==== DATASET ENTRIES

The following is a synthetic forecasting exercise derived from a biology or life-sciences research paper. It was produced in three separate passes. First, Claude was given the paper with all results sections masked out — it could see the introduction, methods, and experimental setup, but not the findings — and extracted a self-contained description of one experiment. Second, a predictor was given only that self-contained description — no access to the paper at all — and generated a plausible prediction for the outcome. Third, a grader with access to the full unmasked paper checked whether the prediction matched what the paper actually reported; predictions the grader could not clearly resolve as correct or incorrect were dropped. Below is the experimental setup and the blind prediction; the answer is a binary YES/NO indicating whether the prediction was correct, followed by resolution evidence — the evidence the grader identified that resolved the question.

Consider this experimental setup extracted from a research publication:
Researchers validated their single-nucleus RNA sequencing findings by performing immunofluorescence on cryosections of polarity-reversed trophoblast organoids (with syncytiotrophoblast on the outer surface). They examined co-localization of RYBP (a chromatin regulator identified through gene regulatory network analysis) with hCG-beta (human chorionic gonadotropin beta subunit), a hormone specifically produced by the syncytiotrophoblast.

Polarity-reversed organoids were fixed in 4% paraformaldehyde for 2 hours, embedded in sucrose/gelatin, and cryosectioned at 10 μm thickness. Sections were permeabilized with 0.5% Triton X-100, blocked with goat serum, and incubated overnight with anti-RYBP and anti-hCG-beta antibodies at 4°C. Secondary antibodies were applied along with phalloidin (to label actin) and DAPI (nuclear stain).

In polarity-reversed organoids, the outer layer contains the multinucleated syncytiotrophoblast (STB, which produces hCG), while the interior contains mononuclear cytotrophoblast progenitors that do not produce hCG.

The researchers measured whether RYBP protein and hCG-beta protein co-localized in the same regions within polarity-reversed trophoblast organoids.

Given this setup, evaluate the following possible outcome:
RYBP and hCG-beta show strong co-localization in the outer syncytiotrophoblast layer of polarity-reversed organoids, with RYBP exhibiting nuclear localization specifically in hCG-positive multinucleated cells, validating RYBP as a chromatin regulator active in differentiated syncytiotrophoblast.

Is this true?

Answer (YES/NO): YES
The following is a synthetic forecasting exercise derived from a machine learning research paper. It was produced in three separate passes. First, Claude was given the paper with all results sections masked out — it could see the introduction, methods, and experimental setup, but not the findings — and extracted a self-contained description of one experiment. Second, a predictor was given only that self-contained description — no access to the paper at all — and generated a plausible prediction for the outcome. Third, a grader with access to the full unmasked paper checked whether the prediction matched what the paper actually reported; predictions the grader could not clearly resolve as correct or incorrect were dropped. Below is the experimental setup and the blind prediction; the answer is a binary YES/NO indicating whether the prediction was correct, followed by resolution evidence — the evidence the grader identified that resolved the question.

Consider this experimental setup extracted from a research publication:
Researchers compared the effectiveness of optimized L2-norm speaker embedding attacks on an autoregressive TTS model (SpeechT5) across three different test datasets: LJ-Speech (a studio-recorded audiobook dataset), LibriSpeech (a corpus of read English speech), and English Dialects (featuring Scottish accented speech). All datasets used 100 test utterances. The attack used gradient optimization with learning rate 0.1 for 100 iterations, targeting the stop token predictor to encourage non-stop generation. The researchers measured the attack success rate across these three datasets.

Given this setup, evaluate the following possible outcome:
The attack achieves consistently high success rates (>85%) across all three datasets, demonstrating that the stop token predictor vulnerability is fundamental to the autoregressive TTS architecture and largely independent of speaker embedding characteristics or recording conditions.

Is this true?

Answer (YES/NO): YES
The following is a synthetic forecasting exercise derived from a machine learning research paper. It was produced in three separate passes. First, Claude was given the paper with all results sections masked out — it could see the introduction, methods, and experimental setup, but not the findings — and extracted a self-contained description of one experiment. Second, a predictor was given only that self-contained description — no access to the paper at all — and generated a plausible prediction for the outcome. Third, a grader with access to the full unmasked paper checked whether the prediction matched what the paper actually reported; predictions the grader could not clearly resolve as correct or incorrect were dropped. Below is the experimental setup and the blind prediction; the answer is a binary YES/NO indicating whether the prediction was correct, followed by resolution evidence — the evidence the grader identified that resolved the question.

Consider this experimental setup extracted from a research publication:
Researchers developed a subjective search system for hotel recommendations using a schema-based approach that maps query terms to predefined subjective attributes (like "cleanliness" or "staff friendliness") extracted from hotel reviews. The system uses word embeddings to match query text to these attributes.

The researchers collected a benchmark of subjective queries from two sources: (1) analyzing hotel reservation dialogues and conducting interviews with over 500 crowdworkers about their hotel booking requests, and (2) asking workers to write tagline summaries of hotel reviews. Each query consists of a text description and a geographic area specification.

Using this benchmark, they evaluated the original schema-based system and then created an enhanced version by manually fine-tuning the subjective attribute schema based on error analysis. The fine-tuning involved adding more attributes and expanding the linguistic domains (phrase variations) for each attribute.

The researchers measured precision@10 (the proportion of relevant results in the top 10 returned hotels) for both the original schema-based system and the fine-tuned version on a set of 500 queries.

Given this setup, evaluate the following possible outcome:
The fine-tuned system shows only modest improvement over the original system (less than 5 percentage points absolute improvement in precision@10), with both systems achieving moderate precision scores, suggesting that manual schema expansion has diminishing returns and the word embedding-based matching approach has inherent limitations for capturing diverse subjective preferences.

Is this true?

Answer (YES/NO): YES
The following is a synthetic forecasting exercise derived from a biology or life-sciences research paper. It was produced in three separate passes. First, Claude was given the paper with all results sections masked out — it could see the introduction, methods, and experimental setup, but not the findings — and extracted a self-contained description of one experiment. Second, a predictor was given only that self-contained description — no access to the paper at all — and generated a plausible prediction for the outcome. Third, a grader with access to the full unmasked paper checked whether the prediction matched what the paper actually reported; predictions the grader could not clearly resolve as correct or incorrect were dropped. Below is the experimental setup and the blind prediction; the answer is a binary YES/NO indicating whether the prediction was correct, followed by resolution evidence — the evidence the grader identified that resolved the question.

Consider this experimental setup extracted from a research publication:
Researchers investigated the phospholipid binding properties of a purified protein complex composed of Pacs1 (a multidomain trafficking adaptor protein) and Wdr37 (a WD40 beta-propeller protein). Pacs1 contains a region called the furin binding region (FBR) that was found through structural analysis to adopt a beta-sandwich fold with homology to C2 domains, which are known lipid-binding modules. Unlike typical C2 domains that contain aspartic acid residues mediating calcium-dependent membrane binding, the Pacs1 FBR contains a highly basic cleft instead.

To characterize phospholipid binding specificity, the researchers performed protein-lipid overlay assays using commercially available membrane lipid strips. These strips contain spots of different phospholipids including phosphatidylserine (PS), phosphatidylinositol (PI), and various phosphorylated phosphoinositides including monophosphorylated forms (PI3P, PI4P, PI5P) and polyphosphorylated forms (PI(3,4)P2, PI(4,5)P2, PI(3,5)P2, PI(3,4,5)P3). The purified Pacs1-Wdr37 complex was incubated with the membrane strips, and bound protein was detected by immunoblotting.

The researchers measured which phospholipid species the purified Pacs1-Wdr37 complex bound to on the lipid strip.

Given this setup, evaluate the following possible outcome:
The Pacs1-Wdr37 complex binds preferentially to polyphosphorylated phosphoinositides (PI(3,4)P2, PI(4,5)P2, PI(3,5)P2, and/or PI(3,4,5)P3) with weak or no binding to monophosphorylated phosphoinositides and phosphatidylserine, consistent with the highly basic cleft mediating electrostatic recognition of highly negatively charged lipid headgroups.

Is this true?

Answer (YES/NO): NO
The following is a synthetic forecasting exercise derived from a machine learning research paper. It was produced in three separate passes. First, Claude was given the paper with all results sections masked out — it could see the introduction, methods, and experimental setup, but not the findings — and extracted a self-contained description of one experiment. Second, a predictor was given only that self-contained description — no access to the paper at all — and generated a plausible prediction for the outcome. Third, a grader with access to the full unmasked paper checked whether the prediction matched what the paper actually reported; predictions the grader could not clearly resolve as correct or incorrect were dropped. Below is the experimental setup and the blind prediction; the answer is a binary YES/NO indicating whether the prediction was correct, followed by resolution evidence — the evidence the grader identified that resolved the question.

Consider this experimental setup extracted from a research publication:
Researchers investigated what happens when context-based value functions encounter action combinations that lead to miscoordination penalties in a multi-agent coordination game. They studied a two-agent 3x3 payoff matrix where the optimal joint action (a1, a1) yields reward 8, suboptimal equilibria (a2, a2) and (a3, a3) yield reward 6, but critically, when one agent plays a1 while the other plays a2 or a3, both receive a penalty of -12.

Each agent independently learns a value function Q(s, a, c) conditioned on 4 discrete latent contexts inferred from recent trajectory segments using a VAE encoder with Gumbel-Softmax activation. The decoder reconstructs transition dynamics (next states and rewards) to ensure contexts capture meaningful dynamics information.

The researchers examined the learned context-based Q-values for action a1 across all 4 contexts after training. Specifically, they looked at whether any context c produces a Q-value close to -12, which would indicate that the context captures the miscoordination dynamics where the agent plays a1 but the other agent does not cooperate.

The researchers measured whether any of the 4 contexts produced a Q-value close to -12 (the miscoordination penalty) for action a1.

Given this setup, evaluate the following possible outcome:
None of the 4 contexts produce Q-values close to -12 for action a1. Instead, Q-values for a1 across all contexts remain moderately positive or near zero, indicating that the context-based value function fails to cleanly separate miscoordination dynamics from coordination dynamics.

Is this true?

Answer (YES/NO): NO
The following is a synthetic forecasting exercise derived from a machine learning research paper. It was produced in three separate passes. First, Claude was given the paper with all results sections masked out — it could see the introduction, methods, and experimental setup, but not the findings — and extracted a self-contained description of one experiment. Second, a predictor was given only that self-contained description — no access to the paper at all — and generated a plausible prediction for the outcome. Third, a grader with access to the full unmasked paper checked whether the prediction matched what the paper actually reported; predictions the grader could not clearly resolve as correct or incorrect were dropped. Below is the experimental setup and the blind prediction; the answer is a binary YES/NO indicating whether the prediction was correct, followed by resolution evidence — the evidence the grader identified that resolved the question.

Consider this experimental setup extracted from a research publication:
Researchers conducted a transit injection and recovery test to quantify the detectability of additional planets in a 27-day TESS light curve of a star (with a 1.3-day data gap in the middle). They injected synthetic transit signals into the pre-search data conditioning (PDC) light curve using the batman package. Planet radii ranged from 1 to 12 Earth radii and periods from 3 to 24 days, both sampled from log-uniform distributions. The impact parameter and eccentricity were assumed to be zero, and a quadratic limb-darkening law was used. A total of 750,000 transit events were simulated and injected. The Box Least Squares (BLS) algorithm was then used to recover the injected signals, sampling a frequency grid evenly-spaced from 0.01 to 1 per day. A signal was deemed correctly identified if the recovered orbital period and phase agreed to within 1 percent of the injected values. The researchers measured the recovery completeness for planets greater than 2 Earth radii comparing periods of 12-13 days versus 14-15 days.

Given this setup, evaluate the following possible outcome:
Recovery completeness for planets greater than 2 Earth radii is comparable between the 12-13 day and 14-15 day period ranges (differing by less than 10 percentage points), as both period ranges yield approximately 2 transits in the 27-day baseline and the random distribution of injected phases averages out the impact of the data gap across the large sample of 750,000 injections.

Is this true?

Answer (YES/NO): NO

========

TASK TO COMPLETE >>
Using the records above, report each line with the string "benchmark".

RESPONSE FOR THIS EXERCISE >>
The researchers collected a benchmark of subjective queries from two sources: (1) analyzing hotel reservation dialogues and conducting interviews with over 500 crowdworkers about their hotel booking requests, and (2) asking workers to write tagline summaries of hotel reviews. Each query consists of a text description and a geographic area specification.
Using this benchmark, they evaluated the original schema-based system and then created an enhanced version by manually fine-tuning the subjective attribute schema based on error analysis. The fine-tuning involved adding more attributes and expanding the linguistic domains (phrase variations) for each attribute.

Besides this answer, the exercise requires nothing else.